Wobei ich dazu sagen muss, dass für mich auch Lehrer, die Schüler mobben, Leute, die nur für ihr großes Auto und ihr großes Haus leben, Chefs, die prima schlafen, nachdem sie 200 Leute rausgeschmissen haben, dass die auch für mich krank sind. Das ist eine Definitionsfrage. Das Problem ist, dass diese Leute sich nicht behandeln lassen, sondern in dieser Gesellschaft ihre Störung voll auf Kosten anderer ausagieren dürfen und so dafür sorgen, dass die Psychiatrien voll sind!

Ein großes Problem im Umgang mit Erich Romann ist das Verhalten von Teilen der Presse. Hoch anerkennenswert ist, dass das Wochenblatt sich erkennbar zurückhält und über die Ausfälle des Piraten höchstens noch ganz klein mit Bezug auf andere Medien berichtet. Dafür nimmt das Springer-Blatt „Harburger Anzeigen und Nachrichten“, das offenbar auf seine Existenzprobleme mit einer extensiven Boulevardisierung antwortet, jeden Ball des Piraten auf. Noch die erkennbar wirrsten Äußerungen Romanns werden transportiert. Zuletzt wurde er als „Polit-Clown“ bezeichnet und wieder groß mit Bierflasche auf der zweiten Seite abgebildet.

Es ist skandalös und mit dem deutschen Pressekodex in keiner Weise vereinbar, dass die HAN Äußerungen Romanns, deren Irrationalität für jeden erkennbar ist, so groß aufmacht. Das kann nur dazu führen, dass er sich bestätigt fühlt und seine Manie noch weiter angeheizt wird. Darum wäre es sinnvoll, wenn im Kollegenkreis oder unter den Chefredakteuren der hiesigen Blätter so etwas wie ein Agreement erreicht würde, über Romann nur noch sehr reduziert zu berichten und nur wenn es wirklich eine Nachricht ist – zum Beispiel wenn seine Partei Schritte gegen ihn einleitet, was ja offenbar geschieht.

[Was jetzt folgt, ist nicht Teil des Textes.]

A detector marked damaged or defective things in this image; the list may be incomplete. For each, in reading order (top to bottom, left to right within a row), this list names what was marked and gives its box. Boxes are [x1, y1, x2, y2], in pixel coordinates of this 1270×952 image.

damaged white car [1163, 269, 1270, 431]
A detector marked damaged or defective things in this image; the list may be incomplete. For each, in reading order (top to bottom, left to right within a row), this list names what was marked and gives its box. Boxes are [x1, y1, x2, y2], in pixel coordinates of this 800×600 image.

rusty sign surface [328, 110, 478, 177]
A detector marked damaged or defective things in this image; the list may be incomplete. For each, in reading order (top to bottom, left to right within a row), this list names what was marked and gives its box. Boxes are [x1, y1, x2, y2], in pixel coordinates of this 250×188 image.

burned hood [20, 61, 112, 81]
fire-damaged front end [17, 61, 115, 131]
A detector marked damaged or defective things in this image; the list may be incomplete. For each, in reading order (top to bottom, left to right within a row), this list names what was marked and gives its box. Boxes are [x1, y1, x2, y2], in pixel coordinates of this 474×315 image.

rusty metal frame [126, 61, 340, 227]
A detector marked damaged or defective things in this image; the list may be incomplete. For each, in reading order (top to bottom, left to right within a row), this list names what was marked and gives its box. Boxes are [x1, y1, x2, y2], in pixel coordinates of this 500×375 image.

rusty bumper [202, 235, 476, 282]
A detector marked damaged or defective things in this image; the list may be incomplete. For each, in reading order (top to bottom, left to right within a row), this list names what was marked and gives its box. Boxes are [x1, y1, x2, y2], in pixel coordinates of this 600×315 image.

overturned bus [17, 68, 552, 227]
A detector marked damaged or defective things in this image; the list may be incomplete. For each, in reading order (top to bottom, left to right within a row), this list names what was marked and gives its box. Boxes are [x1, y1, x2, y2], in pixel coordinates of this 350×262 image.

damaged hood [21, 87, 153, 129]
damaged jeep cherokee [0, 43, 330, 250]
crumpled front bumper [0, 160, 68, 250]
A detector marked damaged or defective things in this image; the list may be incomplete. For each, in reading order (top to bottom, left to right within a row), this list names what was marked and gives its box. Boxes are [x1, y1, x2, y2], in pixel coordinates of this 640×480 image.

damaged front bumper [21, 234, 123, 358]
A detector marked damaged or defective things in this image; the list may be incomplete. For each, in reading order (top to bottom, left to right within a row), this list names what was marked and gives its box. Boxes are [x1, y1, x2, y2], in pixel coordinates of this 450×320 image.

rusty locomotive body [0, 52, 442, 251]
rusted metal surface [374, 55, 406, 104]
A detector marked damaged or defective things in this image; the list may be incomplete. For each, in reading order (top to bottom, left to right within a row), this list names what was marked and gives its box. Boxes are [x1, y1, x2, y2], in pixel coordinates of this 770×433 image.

Wie soll es da jetzt weitergehen? Es ist zu befürchten, dass die Auftritte und Vorstöße des Piraten noch verrückter werden, denn was in seiner Gedankenwelt wirklich abläuft, ist für keinen erkennbar und hat mit der Realität wenig bis nichts zu tun. Zu prüfen ist, ob der Kreis nicht doch von sich aus tätig werden kann. Wenn die Dienstfähigkeit von Beamten von Amtsärzten überprüft wird, stellt sich die Frage, ob das bei einem Kreistagsabgeordneten nicht auch möglich ist. Man könnte ihn ja zumindest mal zu einem Gespräch einladen. Auch sein Umfeld in Handeloh und bei den Piraten sollte alles versuchen, um ihn zu überzeugen, sich in Behandlung zu begeben. Menschliche Ansprache dürfte hier am sinnvollsten sein – denn letztlich ist das Krankheitsbild des Erich Romann wohl nur Ausdruck einer tiefen Einsamkeit.